Texto proporcionado =
Otro de los sitios en los que el cine estaba presente de forma permanente era el salón de juegos recreativos Fillurín, que contaba con una mesa de billar francés o de carambolas, un billar americano y dos futbolines con jugadores de cerámica y “cuerpo entero”, dispuestos en el primitivo sistema futbolístico del 1-2-3-5. Como las paredes estaban tapizadas hasta el techo con carteles de películas, los jugadores que se acercaban a cualquier hora por allí tenían siempre sobre ellos las miradas de un público realmente excepcional: Elizabeth Taylor, Vivien Leigh, Ava Gardner, Sofía Loren, Lola Flores, Gary Cooper, Marlon Brando, Paul Newman, James Dean, Marcello Mastroianni …
El Cine Avenida también se alargaba, rambla arriba, rambla abajo, en el tradicional paseo que se formaba varias horas antes de la proyección y al que acudían fundamentalmente los jóvenes atraídos por la música que dos grandes altavoces enviaban hasta el último rincón del pueblo. Con el tiempo, las canciones-historias de Antonio Machín, las coplas tatuadas o llenas de suspiros de Concha Piquer, los cantes de Juanito Valderrama y Antonio Molina, los cuplés de Sara Montiel y las canciones románticas de Jorge Sepúlveda fueron sustituidas por la música pop en sus distintas variantes: el rock americano, la música ye-ye, de procedencia francesa, y el beat británico, renovándose la discografía con los éxitos del Dúo Dinámico, Los Brincos, Los Bravos, Los Sirex, Los Mustang …, y por una notable lista de grupos extranjeros encabezada por Los Beatles.

Lista de tareas =
(a) Indica si cada afirmación concuerda con el texto sobre el cine en el pueblo: (i) el salón Fillurín tenía dos futbolines; (ii) el paseo por la rambla se formaba después de la proyección; (iii) Los Brincos encabezaban la lista de grupos extranjeros. Responde sí o no y cita las palabras exactas del texto que lo deciden.
(b) Reescribe en forma de lista el párrafo del texto sobre el cine en el pueblo que empieza por «El Cine Avenida también se alargaba» y conserva sus datos principales.
(c) Escribe la parte siguiente del texto sobre el cine en el pueblo, a partir de su última oración.
Los datos no tienen ningún papel en esto.

Conjunto de datos =
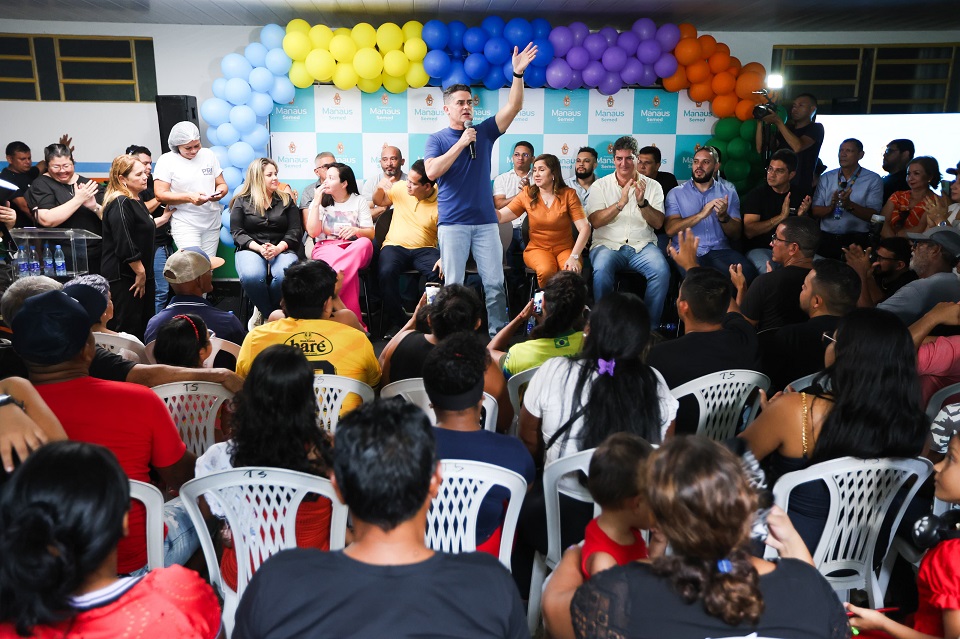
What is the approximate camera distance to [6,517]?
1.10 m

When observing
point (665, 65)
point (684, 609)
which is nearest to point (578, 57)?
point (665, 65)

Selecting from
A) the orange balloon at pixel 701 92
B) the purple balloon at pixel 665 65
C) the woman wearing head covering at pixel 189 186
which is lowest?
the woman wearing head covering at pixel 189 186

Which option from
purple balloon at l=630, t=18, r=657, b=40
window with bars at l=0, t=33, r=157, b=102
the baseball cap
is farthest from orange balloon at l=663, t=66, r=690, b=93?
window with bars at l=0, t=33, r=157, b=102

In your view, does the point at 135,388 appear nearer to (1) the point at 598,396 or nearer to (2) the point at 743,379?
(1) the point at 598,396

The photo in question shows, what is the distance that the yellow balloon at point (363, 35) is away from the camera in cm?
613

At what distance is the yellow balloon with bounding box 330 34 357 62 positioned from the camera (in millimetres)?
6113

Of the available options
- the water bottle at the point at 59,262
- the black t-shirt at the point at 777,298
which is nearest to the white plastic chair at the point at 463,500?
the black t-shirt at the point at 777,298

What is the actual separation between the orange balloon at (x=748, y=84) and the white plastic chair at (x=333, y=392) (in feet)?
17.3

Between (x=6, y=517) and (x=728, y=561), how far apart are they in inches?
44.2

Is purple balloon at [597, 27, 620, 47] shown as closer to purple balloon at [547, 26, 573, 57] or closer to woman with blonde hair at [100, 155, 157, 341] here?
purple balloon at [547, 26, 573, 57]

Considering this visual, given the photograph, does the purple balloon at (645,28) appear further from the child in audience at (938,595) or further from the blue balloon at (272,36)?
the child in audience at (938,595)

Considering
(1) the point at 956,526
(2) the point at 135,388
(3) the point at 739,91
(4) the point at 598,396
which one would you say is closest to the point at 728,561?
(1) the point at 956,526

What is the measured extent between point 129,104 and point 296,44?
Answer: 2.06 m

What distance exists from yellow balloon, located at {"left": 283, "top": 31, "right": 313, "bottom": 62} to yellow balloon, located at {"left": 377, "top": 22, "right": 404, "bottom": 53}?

Resultados por tarea =
(a)
(i) Sí: «dos futbolines con jugadores de cerámica y “cuerpo entero”».
(ii) No: «que se formaba varias horas antes de la proyección».
(iii) No: «una notable lista de grupos extranjeros encabezada por Los Beatles».

(b)
- Varias horas antes de la proyección del Cine Avenida se formaba un paseo por la rambla.
- Acudían sobre todo jóvenes, atraídos por la música que dos grandes altavoces llevaban a todo el pueblo.
- Al principio sonaban Antonio Machín, Concha Piquer, Juanito Valderrama, Antonio Molina, Sara Montiel y Jorge Sepúlveda.
- Con el tiempo, la música pop los sustituyó: rock americano, música ye-ye de origen francés y beat británico.
- La discografía se renovó con éxitos del Dúo Dinámico, Los Brincos, Los Bravos, Los Sirex y Los Mustang, y con grupos extranjeros encabezados por Los Beatles.

(c)
El Avenida aguantó bien el primer embate de la televisión, pero ya no pudo hacer frente a los siguientes. Con la primera parte de El Padrino se batieron todos los récords de taquilla hasta ese momento; con la segunda parte se alcanzó el cenit de asistencia, pero ese fue el momento que marcaría el inicio de su declive; la tercera parte de la película de Coppola no se llegaría a ver: para entonces, el Avenida había desaparecido en la cola del cometa Halley. Y es que, después de los primeros años ochenta, el desalojo del Cine Avenida se fue agrandando hasta que solo fue la nada de una pantalla en negro. Su demolición, un par de años antes del estreno de Cinema Paradiso, dejó un espacio en el que no cabía tanto vacío. Pero, hasta que llegue la sentencia implacable del olvido, siempre quedará en mi memoria este trozo de la suya.